始めてのお弁当の日、みんなで食べるおいしさ、楽しさを知りました。みんなで祈っていただきますをすることで、今日もいっぱい遊んだ幸せを噛みしめ、作ってくれたお母さんに「ありがとう」の感謝の気持ちを感じ合いました。
うたうことが大好きで、たくさんみんなでうたいました。リズムにのって体を動かしたり、静かに熱唱したり、跳びはねて音楽を感じたり、自分の好きな思いでうたうことが最高に楽しいことを知りました。心を解放して、表現する喜びを知ったと共に、みんなで一緒にうたうから楽しいことも、何度も確かめ合いました。
砂場でのプリン屋さんでは、友だちとやりとりする楽しさを味わいました。もちろん、うまくいかないこともあるけれど、それもひっくるめて、友だちっていいな、と思える時でした。
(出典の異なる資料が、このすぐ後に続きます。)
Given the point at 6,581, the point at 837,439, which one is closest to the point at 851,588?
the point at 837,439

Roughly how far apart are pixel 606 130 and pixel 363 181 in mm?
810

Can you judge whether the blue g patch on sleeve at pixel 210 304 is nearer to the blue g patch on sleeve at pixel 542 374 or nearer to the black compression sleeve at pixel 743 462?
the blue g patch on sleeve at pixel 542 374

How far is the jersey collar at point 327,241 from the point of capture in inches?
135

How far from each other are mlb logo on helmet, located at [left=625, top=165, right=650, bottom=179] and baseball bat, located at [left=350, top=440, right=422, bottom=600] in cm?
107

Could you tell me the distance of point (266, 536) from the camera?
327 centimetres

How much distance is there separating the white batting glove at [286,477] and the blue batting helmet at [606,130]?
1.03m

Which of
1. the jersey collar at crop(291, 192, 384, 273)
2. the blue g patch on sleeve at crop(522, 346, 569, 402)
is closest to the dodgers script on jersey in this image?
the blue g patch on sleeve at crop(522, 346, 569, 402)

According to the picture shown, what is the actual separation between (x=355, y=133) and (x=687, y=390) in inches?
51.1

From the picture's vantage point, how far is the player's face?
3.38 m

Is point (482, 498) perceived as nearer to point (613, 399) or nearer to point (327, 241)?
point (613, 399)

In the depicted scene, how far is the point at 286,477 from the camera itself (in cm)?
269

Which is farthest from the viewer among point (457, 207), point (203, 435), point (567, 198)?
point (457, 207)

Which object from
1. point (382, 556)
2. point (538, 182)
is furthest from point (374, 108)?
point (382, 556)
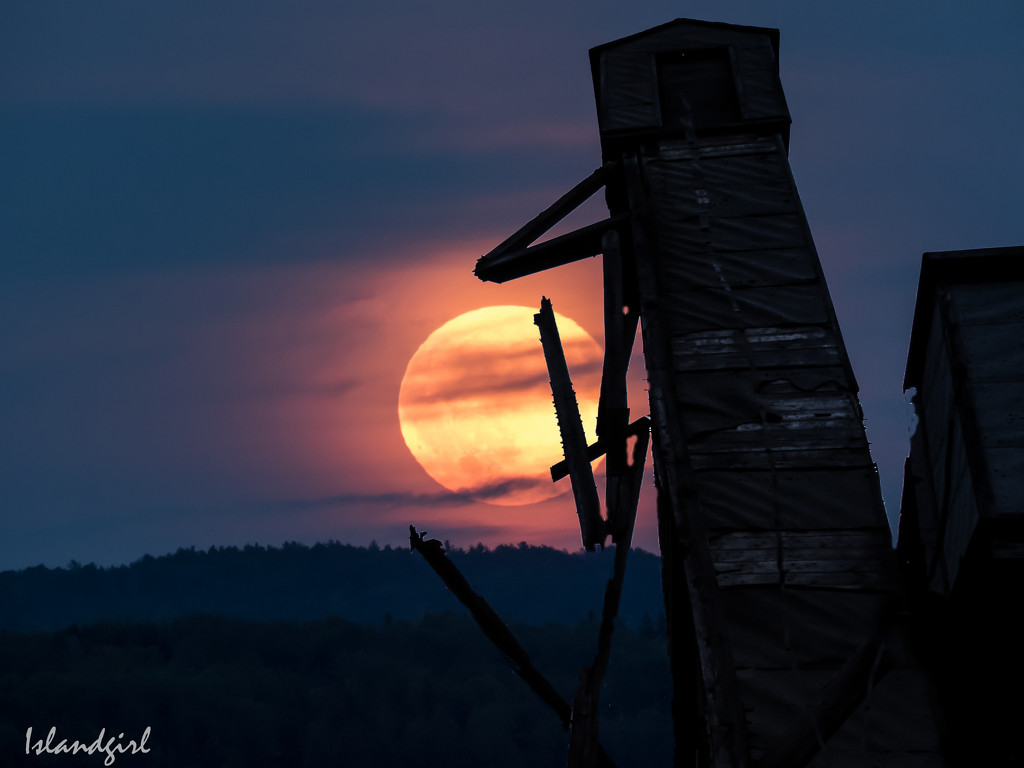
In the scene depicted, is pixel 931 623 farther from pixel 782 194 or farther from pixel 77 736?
pixel 77 736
ラディッシュを植えて育てて食べることで、命を感じることを、たくさん向き合いました。
また、今までは、ゆりさんにおいしいものを分けてもらっていましたが、分けてもらう経験を経て、クラスの仲間と分け合って食べる心が育ち、そのことが心地よいことを知りました。
友だちという存在が見えてきて、相手にも気持ちがあることに気づいてきました。何かしてあげたいな、という気持ちが芽生え、自分には何ができるだろうかと考えたときに、お兄さん、お姉さんにしてもらったことを思い出すのです。
 日々そのような経験を積み重ね、今、つぼみなりの仲間意識が育ってきています。優しくしてもらったことが心に残り、今、生かされています。自分が経験したことを、その子なりに吸収し、自分で考えて行動に移せるようになってきたのです。子どもの力は無限大です。日々の、子どもたちの小さな経験の積み重ねが、いかに大切なことか、改めて感じさせられたのでした。
 そして、泣いてきた子にとっては、たくさんの仲間の愛を実感でき、安心と、うれしさを味わえたことでしょう。きっと、『泣く』を繰り返しながらも、いつの日か、今度は友だちに愛を分けていくことでしょう。この子はその日の帰り、「明日も泣いてくるよ」と言って帰りました。そして、翌日には、元気にママと別れていました。子どもの心の深さを思いしらされます。子どもの深い思いに出会い、私は、幸せな一学期だったと思いおこすのでした。
一学期、保護者の皆様にお支え頂き、ご理解頂き、お礼申し上げます。また二学期も、様々な経験をしながら育っていく子どもたちを、心を尽くしながら支えていきたいと思っています。どうぞ、よろしくお願い致します。